** Data records follows **
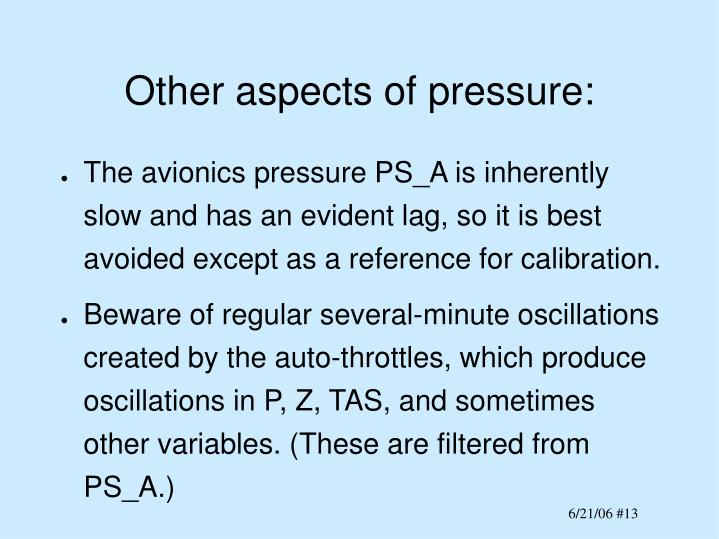 Other aspects of pressure:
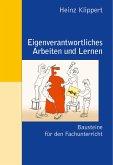 Eigenverantwortliches Arbeiten und Lernen (eBook, PDF)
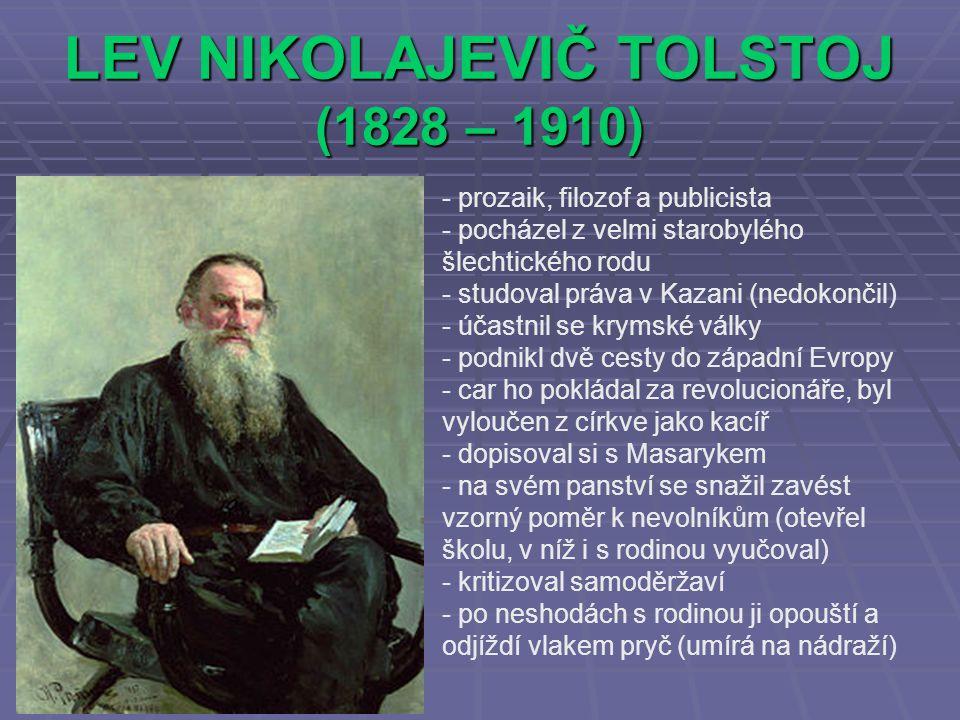 LEV NIKOLAJEVIČ TOLSTOJ (1828 – 1910) - prozaik, filozof a publicista ocházel z velmi starobylého šlechtického rodu - studoval práva v Kazani (nedokončil) - účastnil se krymské války - podnikl dvě cesty do západní Evropy - car ho pokládal za revolucionáře, byl vyloučen z církve jako kacíř - dopisoval si s Masarykem - na svém panství se snažil zavést vzorný poměr k nevolníkům (otevřel školu, v níž i s rodinou vyučoval) - kritizoval samoděržaví - po neshodách s rodinou ji opouští a odjíždí vlakem pryč (umírá na nádraží)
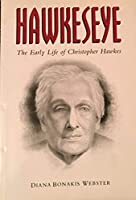 Hawkeseye: The Early Life of Christopher Hawkes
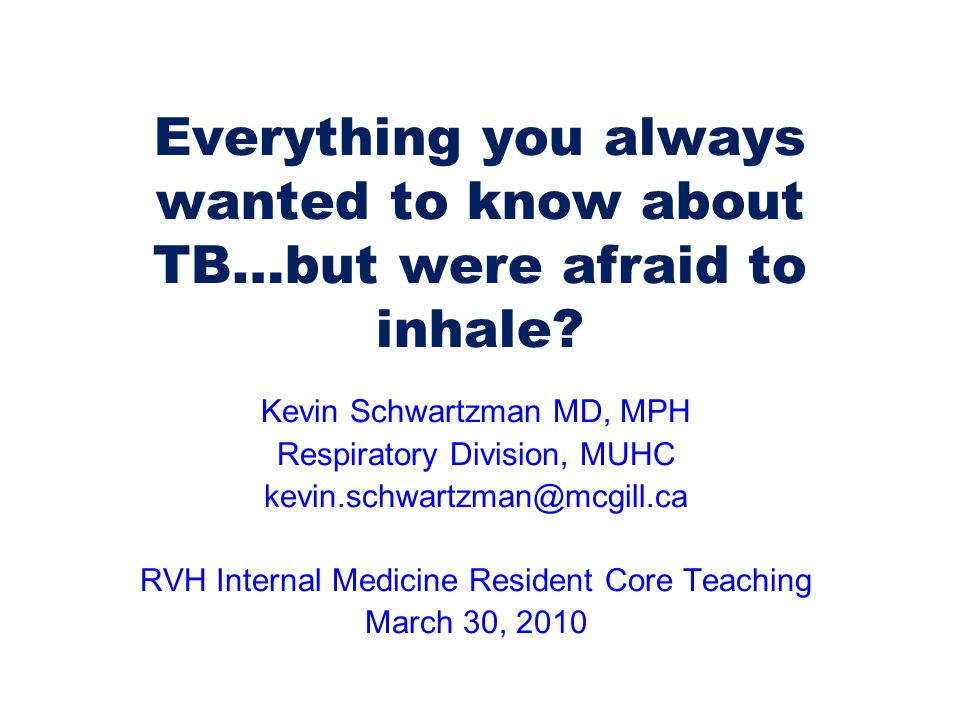 Everything you always wanted to know about TB…but were afraid to inhale? Kevin Schwartzman MD, MPH Respiratory Division, MUHC kevin.schwartzman@mcgill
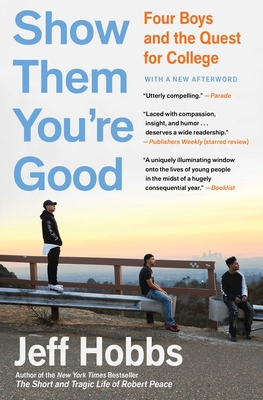Show Them You're Good: Four Boys and the Quest for College Cover Image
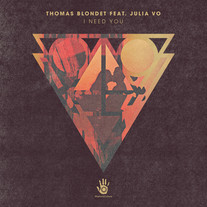 THOMAS BLONDET FEAT JULIA VO - I NEED YOU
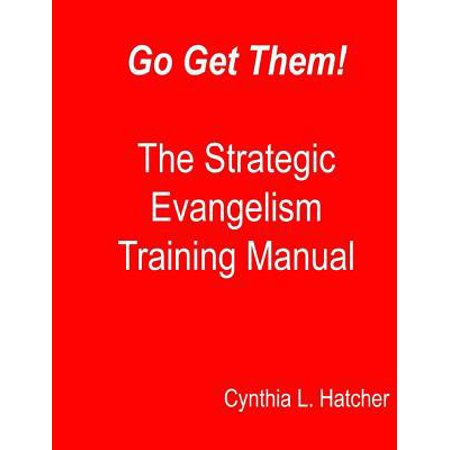 Go Get Them  The Strategic Evangelism Training Manual  Getting Your Team Ready To Go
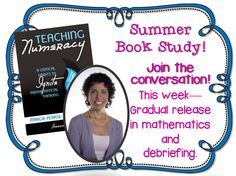 Math Coach's Corner: Book Study Monday: Teaching Numeracy, Components 4 & 5.  Discussion of gradual release and debriefing.  Includes a freebie for choosing student groups!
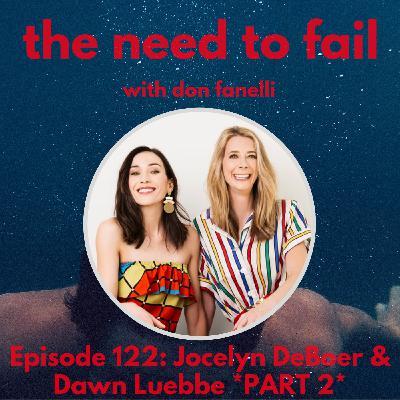Episode 122: Jocelyn DeBoer & Dawn Luebbe (Part 2)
** End of Data records **
### How to complete this task
With the pictures excluded, restate word for word each line from the one that contains "Go Get Them" through the last line of the listing above.

### Task answer
 Go Get Them  The Strategic Evangelism Training Manual  Getting Your Team Ready To Go
 Math Coach's Corner: Book Study Monday: Teaching Numeracy, Components 4 & 5.  Discussion of gradual release and debriefing.  Includes a freebie for choosing student groups!
Episode 122: Jocelyn DeBoer & Dawn Luebbe (Part 2)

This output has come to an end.